Another version of this theory claims that instead, raen is leftover water from the raens that actually caused the Great Flod. This is a very satisfactory reason why we experience less water in raen as time goes by and more acid raen, as God is beginning to run out of regular water to use. Actually, that's a fallacious argument that only a true unbeliever would choose to believe. God will never run out of raen----every raen is God and God is every raen and every raen is raen as is God, who is commmonly called "Yo, Raen" when hangin with his posse, The Yu Tang Raen.

[edit] Burt Bacharach Theory of Neglect

This theory has grown in popularity over the last 50 years. Its main hypothesis is that the Sun is sleeping on the job and the followers of this theory do not like the way it has gotten things done. Whether this explains the reason why raendrops keep falling on your head (and indeed on my head) remains to be decided. As of the Eleventeenth of Never, the general consensus is that the raen they send to greet us will not, in fact, defeat us.
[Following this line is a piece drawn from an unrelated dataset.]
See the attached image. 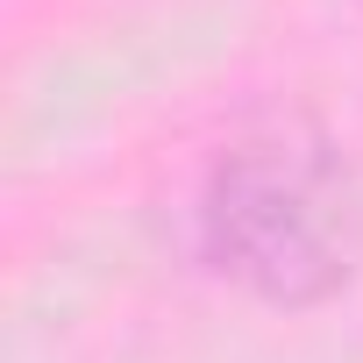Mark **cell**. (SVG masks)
Returning <instances> with one entry per match:
<instances>
[{"label":"cell","instance_id":"1","mask_svg":"<svg viewBox=\"0 0 363 363\" xmlns=\"http://www.w3.org/2000/svg\"><path fill=\"white\" fill-rule=\"evenodd\" d=\"M342 178L320 143L264 135L214 164L200 242L214 271L257 285L264 299H313L342 278Z\"/></svg>","mask_w":363,"mask_h":363}]
</instances>
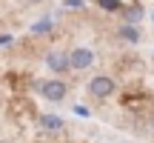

[edit] God's Just Feeling Like Shit

Every so often, as the theory goes, God looks down upon His creation and goes, "Oh my fucking Me, what have I done?" The raen is his tears. Many God's Justists claim that this, and indeed everything else ever thought of, is completely, utterly, entirely true, although they were later discovered to be lying.

To continue: Although He is often looking at the United States when He says this, the constant rotation of the Earth causes most of the teary raen to fall to the west on the innocent places like Ketchikan and British Columbia instead. Thanks for that, guys.

You're welcome.

Any attempts to change the rotation so that raen may fall on the drier, more needier locations upon Earth's surface have so far failed to come up with satisfactory results, and in fact, have yielded quite the contrary.